Closed almudenaftourne closed 2 years ago

almudenaftourne commented 2 years ago

While testing the docs code with Spanish I noticed encoding is necessary for voices to pronounce certain letters correctly (like 'ñ', which is very common in the Spanish language). If not, it misspells the word completely.

There is a note on the "Use SSML to customize speech characteristics" section where it is explained how to read using SSML configuration, but it only mentions encoding for this specific case:

_If your ssmlstring contains  at the beginning of the string, you need to strip off the BOM format or the service will return an error. You do this by setting the encoding parameter as follows: open("ssml.xml", "r", encoding="utf-8-sig").

I was able to fix the Spanish pronuntiation by adding the encoding specification:

ssml_string = open("ssml-spanish-v2.xml", "r", encoding='utf-8').read()
result = synthesizer.speak_ssml_async(ssml_string).get()

I think it would be helpful to clarify this in the docs as most languages have specific characteris like 'ñ' or "¨" that otherwise won't be pronounced correctly.


Document Details

Do not edit this section. It is required for docs.microsoft.com ➟ GitHub issue linking.

YutongTie-MSFT commented 2 years ago

Thanks for the feedback! We are currently investigating and will update you shortly.

YutongTie-MSFT commented 2 years ago

@almudenaftourne Thanks a lot for pointing this out, I have reached out to the author for making it clear.

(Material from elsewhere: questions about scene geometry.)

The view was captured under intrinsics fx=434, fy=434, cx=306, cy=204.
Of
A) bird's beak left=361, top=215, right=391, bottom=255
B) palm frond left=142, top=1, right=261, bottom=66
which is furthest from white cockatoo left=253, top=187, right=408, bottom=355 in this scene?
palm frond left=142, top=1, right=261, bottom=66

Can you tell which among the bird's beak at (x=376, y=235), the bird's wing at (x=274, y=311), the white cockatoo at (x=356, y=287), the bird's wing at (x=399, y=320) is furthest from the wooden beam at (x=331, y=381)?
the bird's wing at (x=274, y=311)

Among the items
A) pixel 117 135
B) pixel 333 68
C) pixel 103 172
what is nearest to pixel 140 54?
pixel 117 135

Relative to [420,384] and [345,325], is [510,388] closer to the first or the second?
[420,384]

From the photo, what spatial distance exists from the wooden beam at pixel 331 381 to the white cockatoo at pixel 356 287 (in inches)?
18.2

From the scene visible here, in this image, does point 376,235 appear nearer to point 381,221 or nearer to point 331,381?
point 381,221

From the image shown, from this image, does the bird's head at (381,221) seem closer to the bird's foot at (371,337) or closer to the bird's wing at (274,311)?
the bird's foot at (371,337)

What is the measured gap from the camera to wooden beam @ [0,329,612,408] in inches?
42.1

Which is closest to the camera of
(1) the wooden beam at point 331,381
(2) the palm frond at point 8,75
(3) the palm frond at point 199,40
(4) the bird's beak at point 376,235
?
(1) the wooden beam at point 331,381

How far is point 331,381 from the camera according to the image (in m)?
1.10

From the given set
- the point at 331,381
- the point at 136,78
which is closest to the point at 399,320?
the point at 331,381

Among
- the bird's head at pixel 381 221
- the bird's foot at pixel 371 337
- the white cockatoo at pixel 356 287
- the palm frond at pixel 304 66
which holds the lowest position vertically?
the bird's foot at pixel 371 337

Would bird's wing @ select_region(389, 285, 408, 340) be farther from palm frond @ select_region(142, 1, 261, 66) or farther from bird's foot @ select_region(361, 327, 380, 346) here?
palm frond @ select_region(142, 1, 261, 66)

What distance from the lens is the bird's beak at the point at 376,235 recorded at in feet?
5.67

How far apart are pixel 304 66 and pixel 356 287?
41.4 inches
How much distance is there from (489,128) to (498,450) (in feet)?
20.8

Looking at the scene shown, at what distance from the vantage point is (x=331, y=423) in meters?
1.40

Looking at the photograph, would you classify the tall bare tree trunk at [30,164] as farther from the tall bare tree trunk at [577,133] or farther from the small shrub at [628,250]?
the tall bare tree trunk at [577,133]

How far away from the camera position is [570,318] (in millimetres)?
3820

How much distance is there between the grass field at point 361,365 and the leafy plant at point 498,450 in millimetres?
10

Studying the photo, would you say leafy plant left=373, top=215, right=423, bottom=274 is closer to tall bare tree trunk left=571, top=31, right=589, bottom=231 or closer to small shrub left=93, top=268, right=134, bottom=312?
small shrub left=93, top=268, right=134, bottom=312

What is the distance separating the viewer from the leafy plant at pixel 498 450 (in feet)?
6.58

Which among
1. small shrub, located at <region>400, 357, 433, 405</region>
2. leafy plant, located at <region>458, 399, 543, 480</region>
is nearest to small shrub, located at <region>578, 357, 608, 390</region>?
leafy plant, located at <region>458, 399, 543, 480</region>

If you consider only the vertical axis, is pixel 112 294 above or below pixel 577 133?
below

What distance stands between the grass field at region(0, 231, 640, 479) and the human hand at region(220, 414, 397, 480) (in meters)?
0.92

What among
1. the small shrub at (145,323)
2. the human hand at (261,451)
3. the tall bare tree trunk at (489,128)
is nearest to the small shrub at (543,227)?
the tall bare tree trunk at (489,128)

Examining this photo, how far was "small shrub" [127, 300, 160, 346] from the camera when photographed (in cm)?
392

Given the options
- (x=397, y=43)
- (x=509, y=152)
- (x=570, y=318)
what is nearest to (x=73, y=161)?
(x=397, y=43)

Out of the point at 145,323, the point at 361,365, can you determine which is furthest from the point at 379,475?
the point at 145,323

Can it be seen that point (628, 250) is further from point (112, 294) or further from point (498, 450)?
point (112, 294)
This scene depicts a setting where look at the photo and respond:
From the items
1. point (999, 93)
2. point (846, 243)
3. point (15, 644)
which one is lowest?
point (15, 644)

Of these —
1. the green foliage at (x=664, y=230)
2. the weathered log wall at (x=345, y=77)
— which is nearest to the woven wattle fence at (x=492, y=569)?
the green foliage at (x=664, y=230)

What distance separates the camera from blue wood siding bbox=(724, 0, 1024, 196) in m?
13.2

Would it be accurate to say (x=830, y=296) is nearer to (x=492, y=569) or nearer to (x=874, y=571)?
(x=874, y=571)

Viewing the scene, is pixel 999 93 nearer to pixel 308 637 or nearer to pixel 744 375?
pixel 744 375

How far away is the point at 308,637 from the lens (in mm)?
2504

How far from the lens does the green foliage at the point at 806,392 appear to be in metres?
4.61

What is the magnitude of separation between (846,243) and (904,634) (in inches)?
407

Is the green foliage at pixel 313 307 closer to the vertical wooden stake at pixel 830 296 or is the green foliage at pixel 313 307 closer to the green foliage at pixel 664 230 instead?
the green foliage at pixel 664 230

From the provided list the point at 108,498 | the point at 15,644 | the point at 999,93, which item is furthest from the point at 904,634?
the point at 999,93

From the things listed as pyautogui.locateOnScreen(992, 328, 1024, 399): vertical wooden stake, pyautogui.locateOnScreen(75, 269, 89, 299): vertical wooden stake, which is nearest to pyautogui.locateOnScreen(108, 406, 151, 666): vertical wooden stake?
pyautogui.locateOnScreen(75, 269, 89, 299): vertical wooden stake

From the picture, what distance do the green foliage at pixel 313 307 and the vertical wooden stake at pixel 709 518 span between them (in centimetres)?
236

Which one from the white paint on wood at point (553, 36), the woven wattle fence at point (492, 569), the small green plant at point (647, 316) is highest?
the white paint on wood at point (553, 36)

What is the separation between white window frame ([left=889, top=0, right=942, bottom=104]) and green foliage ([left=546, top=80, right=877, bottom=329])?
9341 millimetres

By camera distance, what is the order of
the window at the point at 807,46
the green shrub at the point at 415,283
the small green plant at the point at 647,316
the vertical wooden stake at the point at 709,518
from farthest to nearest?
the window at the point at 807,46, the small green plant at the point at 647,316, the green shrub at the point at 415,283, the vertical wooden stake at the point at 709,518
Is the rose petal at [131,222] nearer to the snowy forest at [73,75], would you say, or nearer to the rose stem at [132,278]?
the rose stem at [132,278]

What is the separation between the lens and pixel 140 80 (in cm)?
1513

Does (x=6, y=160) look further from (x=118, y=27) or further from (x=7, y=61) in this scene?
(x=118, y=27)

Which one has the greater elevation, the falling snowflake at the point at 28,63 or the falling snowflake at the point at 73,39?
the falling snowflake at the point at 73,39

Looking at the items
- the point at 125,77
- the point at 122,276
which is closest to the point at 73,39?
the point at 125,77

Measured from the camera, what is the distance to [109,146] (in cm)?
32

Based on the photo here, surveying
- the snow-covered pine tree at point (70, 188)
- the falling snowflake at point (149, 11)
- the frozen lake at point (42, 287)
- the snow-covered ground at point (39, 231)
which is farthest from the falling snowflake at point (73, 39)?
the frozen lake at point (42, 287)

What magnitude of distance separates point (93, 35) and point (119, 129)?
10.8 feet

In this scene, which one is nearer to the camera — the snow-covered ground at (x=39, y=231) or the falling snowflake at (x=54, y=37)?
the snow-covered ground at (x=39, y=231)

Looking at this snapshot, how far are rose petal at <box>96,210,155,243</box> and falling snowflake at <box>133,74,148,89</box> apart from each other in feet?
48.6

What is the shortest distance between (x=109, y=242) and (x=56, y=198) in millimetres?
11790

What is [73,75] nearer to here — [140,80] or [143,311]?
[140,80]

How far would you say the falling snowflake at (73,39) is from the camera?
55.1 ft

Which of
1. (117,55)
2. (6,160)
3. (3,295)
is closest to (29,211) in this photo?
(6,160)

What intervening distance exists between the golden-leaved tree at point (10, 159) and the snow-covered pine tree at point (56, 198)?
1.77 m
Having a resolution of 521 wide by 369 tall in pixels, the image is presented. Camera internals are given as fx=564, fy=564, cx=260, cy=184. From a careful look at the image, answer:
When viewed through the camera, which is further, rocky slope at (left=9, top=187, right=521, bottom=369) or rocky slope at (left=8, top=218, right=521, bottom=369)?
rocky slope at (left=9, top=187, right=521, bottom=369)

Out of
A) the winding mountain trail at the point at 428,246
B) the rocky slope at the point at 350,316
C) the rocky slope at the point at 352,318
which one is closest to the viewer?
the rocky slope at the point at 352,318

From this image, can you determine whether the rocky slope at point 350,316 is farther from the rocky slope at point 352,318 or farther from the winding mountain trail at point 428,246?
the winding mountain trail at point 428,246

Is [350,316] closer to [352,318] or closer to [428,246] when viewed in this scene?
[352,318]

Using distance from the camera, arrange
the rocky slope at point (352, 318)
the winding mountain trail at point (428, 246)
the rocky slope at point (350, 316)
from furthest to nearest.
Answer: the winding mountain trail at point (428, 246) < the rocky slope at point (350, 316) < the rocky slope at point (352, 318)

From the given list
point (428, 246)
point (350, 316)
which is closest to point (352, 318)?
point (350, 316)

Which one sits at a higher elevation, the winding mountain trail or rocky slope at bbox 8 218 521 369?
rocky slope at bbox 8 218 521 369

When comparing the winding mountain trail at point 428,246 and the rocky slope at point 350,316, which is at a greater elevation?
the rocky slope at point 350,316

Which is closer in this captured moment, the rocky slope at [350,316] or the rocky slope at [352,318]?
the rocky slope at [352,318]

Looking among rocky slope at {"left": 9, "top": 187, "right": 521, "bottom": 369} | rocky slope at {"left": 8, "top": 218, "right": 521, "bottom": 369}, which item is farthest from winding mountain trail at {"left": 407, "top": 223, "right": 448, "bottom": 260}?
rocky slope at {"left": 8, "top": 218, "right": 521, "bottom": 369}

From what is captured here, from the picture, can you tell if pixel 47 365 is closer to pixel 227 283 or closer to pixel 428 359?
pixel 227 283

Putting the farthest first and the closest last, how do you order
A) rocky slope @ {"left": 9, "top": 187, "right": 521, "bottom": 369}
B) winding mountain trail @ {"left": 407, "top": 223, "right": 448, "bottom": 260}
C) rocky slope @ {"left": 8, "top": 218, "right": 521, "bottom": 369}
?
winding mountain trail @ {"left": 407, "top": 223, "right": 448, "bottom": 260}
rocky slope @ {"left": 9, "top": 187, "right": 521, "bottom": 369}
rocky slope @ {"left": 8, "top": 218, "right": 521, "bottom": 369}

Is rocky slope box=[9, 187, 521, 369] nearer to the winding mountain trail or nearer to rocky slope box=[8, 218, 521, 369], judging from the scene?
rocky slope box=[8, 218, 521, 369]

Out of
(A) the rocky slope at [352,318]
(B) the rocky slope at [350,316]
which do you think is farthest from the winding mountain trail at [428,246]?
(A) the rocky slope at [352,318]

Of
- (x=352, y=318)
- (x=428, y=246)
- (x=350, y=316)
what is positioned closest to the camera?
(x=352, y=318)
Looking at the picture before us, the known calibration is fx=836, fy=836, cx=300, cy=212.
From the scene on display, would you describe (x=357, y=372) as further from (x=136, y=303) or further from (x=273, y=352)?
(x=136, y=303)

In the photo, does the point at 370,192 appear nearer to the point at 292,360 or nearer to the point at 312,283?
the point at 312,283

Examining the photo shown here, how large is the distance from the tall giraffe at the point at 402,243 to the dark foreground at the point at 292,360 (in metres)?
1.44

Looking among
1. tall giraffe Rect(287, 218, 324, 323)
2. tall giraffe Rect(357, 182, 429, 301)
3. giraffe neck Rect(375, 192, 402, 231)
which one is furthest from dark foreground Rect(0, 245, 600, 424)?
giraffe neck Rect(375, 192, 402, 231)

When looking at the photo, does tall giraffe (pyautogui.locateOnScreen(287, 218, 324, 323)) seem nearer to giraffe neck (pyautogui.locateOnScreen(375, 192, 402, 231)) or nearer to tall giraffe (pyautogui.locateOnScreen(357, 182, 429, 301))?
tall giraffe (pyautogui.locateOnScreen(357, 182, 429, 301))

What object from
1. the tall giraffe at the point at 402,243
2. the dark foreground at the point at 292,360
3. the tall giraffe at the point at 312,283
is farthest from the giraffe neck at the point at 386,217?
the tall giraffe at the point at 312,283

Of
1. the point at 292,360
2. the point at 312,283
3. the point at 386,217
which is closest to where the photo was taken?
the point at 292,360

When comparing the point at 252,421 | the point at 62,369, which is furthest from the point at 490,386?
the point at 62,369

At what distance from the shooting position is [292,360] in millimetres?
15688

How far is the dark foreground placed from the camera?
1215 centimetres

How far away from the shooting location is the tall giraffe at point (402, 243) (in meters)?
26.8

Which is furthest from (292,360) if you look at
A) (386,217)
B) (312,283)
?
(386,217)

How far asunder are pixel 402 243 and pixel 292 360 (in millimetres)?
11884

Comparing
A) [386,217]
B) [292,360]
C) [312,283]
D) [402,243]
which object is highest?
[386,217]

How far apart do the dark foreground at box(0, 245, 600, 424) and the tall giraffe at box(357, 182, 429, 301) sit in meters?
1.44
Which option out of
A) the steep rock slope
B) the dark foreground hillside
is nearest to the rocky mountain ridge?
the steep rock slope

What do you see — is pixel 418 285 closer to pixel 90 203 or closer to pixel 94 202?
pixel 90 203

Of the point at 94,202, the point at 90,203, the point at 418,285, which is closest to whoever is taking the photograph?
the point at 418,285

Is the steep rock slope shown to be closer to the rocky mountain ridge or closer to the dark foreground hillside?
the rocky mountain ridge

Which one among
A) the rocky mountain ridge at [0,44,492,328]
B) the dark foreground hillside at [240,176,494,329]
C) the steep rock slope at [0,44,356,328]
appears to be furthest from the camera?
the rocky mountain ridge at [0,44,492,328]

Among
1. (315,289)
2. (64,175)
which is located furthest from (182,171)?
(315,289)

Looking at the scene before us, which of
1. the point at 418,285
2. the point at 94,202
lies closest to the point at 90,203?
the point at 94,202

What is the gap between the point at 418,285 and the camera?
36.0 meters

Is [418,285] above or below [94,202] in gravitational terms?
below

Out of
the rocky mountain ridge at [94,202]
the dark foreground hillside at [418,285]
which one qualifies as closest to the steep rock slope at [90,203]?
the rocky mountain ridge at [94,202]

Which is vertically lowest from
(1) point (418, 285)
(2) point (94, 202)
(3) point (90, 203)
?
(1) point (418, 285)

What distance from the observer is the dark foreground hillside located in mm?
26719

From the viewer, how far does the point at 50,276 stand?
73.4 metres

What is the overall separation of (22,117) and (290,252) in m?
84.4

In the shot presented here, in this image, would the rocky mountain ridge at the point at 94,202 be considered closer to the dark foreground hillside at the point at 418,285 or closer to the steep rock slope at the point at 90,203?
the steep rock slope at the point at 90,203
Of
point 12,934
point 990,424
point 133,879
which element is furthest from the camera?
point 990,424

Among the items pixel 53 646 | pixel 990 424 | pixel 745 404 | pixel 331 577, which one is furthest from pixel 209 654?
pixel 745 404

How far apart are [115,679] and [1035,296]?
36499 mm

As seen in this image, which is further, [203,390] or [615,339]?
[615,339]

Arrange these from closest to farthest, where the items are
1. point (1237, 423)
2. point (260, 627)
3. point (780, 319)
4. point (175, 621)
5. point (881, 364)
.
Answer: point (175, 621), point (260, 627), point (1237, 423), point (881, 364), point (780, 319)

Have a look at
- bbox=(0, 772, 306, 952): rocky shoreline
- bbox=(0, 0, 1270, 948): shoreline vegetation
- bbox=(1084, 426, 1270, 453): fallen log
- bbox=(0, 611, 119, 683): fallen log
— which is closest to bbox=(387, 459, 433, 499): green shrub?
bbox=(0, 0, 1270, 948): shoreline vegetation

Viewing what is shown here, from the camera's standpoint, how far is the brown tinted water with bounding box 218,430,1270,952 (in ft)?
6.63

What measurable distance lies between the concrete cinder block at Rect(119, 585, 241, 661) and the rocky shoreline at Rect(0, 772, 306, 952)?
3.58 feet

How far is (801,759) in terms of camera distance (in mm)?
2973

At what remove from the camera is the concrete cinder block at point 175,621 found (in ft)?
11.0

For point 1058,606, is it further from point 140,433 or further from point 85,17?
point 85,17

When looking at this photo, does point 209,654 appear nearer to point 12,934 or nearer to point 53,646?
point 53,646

eric-urban commented 2 years ago

@almudenaftourne - Thank you for taking the time to point this out! I've opened an internal work item to track this to completion. We can add more details to the SSML document and/or update the current how to synthesize page.

eric-urban commented 2 years ago

please-close

yulin-li commented 1 year ago

Hi @almudenaftourne , what's the encoding of your ssml-spanish-v2.xml file? Could you share this file with us for further investigating?